I had seen Hannie Goldgewicht’s work many times on our website and on social media, but when I saw it in person, it was as if I had discovered a buried treasure. Hannie’s vessels, bowls, boxes, and wall sculptures are all full of detailed surprises, exceeding any expectation you may have from seeing them in a photograph. The textures are rich—from the ceramic structure to the weavings of the pine needles.
Hannie is a native Costa Rican living in Los Angeles. She studied sculpture and explored many creative media, from ceramics to metal, wood to stone, and textiles to handmade paper. She traveled around the world observing and being influenced by different cultures and different artistic styles. On a trip to Argentina with her husband, he introduced her to his aunt Delfa Deriu, a master in fiber. After seeing Deriu’s work, Hannie was drawn to the pine needle basketry. It was the first time she had been made aware of this type of work, which is not a typical Argentinian craft. After spending an afternoon with Delfa learning how to weave, Hannie returned to Costa Rica, inspired to master and incorporate this newly acquired technique into her ceramic pieces. Hearing Hannie express the enthusiasm and passion she has for her work makes you appreciate her art in a renewed and even brighter light.

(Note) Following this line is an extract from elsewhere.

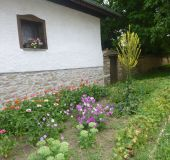 House Morava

As we settled deeper into our conversation, I asked Hannie how long it takes to create one piece of work. It became clear that it’s difficult to pinpoint a standardized timeframe due to her comprehensive, detail-oriented process.
Each piece has a multi-step process. Every piece starts on the potter’s wheel, where she can easily spend all day creating various vessels, bowls, boxes, and platters. Hannie throws enough to keep a stock of different sizes and designs at hand. The pieces are then trimmed, pierced with holes for weaving, fired, and finished with paint and patinas.
Stock of vessels already fired.
Hannie sanding the fired pieces.
After the ceramic piece is done, she begins the longest part of the whole process: basket weaving with pine needles. Depending on the size of the vessel, it can take as short as an hour or up to a couple days to complete the woven portion. Hannie usually saves the basket weaving for the end of the day, when she can weave and unwind as she sits on her couch and catches up on her favorite TV shows.
Hannie Goldgewicht pine needle weaving a ceramic plate. (Photo credit: Douglas Kirkland)
To be able to weave her ceramic pieces, Hannie requires bunches of pine needles to work from.
Bunches of pine needles.
Hannie uses the ancient way of acquiring pine needle supplies: by traveling to different locations and hand picking the perfect pine needles herself. She always keeps an eye on the pine trees wherever she goes, ready to gather pine needles at any time. One of her favorite locations to gather pine needles is in San Diego. On a trip to San Diego for an art fair, she spotted soft pine needles near the shoreline. Her family has become great contributors in the pine needle process. Hannie’s husband and son help her with gathering pine needles, and when her mother visits she helps Hannie bundle, separate, and clean them.
Hannie Goldgewicht’s mom with a month’s load of bundling.
Once she has her bunches of pine needles, she cleans them by soaking them in water so she can separate and straighten them out. Then she dries the needles and takes the tops off.
“Some basket weavers leave the tops, but I like them bare,” says Hannie.
Hannie Goldgewicht taking the tops off the pine needles.
Gathering and cleaning the pine needles is a lot of work and very time-consuming, but it is part of the process to creating the beauty in her masterpieces.
Top: Hannie Goldgewicht on the potters wheel. (Photo credit: Douglas Kirkland)
Lower left: Gathering pine needles. Lower Right: Vessels by Hannie Goldgewicht
Wall sculptures undergo the same type of process. Since she keeps a stock of ceramic parts, she works in sections. She spends different parts of the day throwing on the potter’s wheel, designing new work, and weaving.
Hamming copper to add texture.
Her wall pieces are abstracts inspired by the nature that surrounds her at home, on her trips, or on a daily stroll. Hannie went on to explain what inspired one of her most complex pieces, her Rainbow wall sculpture. It was on a day that it rained while she was on her walk through the observatory and she caught a glimpse of a rainbow reflecting over the city.
What makes Hannie’s work even more intriguing is the one-of-a-kind story behind each piece. Hannie talks about how she loves hearing the stories of what others think the pieces stand for or what they take away from her work.
Learning about each step it takes to create a particular vessel or wall sculpture and how dedicated Hannie is to her work truly increased my appreciation for each masterpiece Hannie creates.